TASK REQUIREMENTS: Reproduce the records below, renaming every occurrence of "blurred background" to "out-of-focus background" and leaving all other text unchanged. Omit the pictures from your answer.

___ DATASET CONTENT

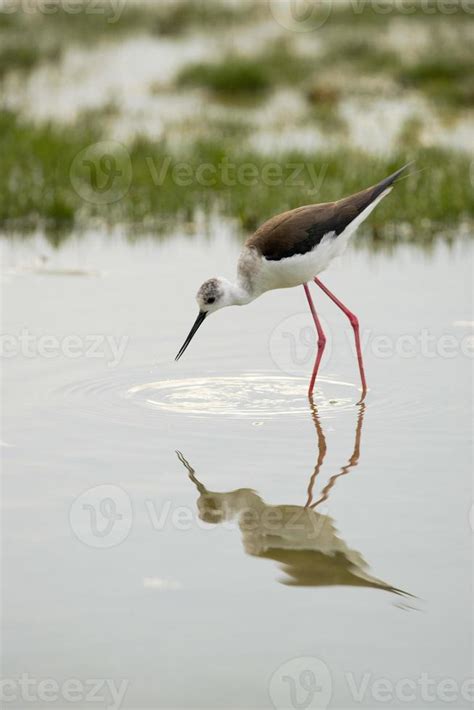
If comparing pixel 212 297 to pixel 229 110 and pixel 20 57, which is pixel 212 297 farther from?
pixel 20 57

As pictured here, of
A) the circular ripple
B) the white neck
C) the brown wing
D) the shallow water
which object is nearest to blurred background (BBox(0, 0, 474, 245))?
the shallow water

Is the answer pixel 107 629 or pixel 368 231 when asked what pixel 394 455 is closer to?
pixel 107 629

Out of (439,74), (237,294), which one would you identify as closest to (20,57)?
(439,74)

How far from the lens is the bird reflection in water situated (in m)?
4.09

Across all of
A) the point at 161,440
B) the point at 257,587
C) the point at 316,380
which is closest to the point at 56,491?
the point at 161,440

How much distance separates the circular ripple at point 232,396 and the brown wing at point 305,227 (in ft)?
2.22

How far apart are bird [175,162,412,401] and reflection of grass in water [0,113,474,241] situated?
3.62 meters

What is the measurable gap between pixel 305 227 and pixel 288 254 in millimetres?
203

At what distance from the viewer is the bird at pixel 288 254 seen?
6.61 m

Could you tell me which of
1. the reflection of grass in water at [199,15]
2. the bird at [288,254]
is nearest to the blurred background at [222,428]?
the bird at [288,254]

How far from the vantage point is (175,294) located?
331 inches

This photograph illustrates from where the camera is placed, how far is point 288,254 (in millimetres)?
6586

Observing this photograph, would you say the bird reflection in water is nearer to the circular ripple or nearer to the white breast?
the circular ripple

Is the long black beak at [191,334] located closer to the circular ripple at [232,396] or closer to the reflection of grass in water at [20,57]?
the circular ripple at [232,396]
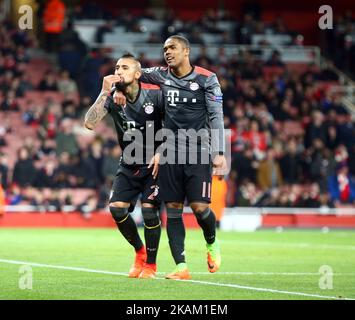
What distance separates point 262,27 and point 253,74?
12.7 feet

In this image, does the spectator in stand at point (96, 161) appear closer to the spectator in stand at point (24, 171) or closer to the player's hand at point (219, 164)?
the spectator in stand at point (24, 171)

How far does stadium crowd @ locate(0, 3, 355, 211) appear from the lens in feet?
84.4

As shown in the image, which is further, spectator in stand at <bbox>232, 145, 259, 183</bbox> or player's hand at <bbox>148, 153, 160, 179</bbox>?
spectator in stand at <bbox>232, 145, 259, 183</bbox>

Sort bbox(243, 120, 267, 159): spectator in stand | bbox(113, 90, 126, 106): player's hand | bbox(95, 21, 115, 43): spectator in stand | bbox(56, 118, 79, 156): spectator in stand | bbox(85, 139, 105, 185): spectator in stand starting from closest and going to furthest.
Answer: bbox(113, 90, 126, 106): player's hand
bbox(85, 139, 105, 185): spectator in stand
bbox(56, 118, 79, 156): spectator in stand
bbox(243, 120, 267, 159): spectator in stand
bbox(95, 21, 115, 43): spectator in stand

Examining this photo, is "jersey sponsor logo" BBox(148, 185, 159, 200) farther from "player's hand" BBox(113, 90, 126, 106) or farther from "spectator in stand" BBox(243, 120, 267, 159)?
"spectator in stand" BBox(243, 120, 267, 159)

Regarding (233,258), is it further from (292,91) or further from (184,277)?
(292,91)

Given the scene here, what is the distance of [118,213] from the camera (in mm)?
11820

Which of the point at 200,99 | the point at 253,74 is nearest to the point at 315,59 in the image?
the point at 253,74

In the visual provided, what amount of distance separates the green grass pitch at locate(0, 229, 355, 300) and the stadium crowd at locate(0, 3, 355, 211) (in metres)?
4.08

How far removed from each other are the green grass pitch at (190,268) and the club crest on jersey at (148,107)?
1810 millimetres

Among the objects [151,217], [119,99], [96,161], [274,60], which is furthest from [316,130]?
[119,99]

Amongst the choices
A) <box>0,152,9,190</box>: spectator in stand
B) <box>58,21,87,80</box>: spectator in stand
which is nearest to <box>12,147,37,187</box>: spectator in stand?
<box>0,152,9,190</box>: spectator in stand

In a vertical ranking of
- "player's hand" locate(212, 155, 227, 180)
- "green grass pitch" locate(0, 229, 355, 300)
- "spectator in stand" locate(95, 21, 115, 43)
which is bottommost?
"green grass pitch" locate(0, 229, 355, 300)

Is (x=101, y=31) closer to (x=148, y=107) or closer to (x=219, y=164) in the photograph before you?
(x=148, y=107)
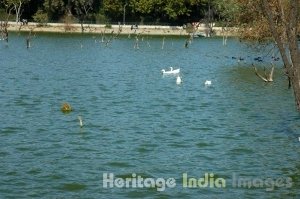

______

TASK SOLUTION:
If comparing pixel 212 297 to pixel 229 110 and pixel 20 57, which is pixel 212 297 farther from?
pixel 20 57

As pictured here, of
A) the circular ripple
B) the white neck
C) the brown wing
D) the shallow water
which object is nearest to out-of-focus background (BBox(0, 0, 474, 245))?
the shallow water

Is the answer pixel 107 629 or pixel 368 231 when asked what pixel 394 455 is closer to?
pixel 107 629

Out of (439,74), (237,294), which one would you identify as closest to (20,57)?
(439,74)

How far from the lens is the bird reflection in water situated (in m)?
4.09

Across all of
A) the point at 161,440
B) the point at 257,587
C) the point at 316,380
which is closest to the point at 56,491?
the point at 161,440

How much distance separates the circular ripple at point 232,396 and the brown wing at point 305,227 (in ft)?
2.22

How far apart are bird [175,162,412,401] and reflection of grass in water [0,113,474,241] situated?
3.62 meters

What is the measurable gap between pixel 305 227 and pixel 288 254 in millimetres?
203

At what distance from the viewer is the bird at pixel 288 254 seen?
6.61 m

Could you tell me which of
1. the reflection of grass in water at [199,15]
2. the bird at [288,254]
is nearest to the out-of-focus background at [222,428]?
the bird at [288,254]

How far from the vantage point is (175,294) located?
331 inches

This photograph illustrates from where the camera is placed, how far is point 288,254 (in millimetres)?
6586

Observing this photograph, would you say the bird reflection in water is nearer to the circular ripple or nearer to the white breast?
the circular ripple

Is the long black beak at [191,334] located closer to the circular ripple at [232,396] or closer to the reflection of grass in water at [20,57]?
the circular ripple at [232,396]
What distance separates point 262,27 and point 253,74?
12.7 feet

In this image, does the spectator in stand at point (96, 161) appear closer to the spectator in stand at point (24, 171) or closer to the player's hand at point (219, 164)?
the spectator in stand at point (24, 171)

How far does stadium crowd @ locate(0, 3, 355, 211) appear from the lens in feet?
84.4

As shown in the image, which is further, spectator in stand at <bbox>232, 145, 259, 183</bbox> or player's hand at <bbox>148, 153, 160, 179</bbox>?
spectator in stand at <bbox>232, 145, 259, 183</bbox>

Sort bbox(243, 120, 267, 159): spectator in stand | bbox(113, 90, 126, 106): player's hand | bbox(95, 21, 115, 43): spectator in stand | bbox(56, 118, 79, 156): spectator in stand | bbox(85, 139, 105, 185): spectator in stand starting from closest and going to furthest.
Answer: bbox(113, 90, 126, 106): player's hand
bbox(85, 139, 105, 185): spectator in stand
bbox(56, 118, 79, 156): spectator in stand
bbox(243, 120, 267, 159): spectator in stand
bbox(95, 21, 115, 43): spectator in stand

Examining this photo, is "jersey sponsor logo" BBox(148, 185, 159, 200) farther from "player's hand" BBox(113, 90, 126, 106) or farther from "spectator in stand" BBox(243, 120, 267, 159)?
"spectator in stand" BBox(243, 120, 267, 159)

Regarding (233,258), is it further from (292,91) or further from (184,277)?
(292,91)

Given the scene here, what is the distance of [118,213] from the camera (in mm)?
11820

Which of the point at 200,99 | the point at 253,74 is nearest to the point at 315,59 in the image?
the point at 253,74

In the visual provided, what amount of distance separates the green grass pitch at locate(0, 229, 355, 300) and the stadium crowd at locate(0, 3, 355, 211) (in metres)?
4.08

How far removed from each other are the green grass pitch at (190,268) and the club crest on jersey at (148,107)?
1810 millimetres

Among the objects [151,217], [119,99], [96,161], [274,60], which is furthest from [316,130]?
[119,99]

Amongst the choices
A) <box>0,152,9,190</box>: spectator in stand
B) <box>58,21,87,80</box>: spectator in stand
which is nearest to <box>12,147,37,187</box>: spectator in stand?
<box>0,152,9,190</box>: spectator in stand

In a vertical ranking of
- "player's hand" locate(212, 155, 227, 180)
- "green grass pitch" locate(0, 229, 355, 300)
- "spectator in stand" locate(95, 21, 115, 43)
which is bottommost?
"green grass pitch" locate(0, 229, 355, 300)

Is (x=101, y=31) closer to (x=148, y=107) or closer to (x=219, y=164) in the photograph before you?
(x=148, y=107)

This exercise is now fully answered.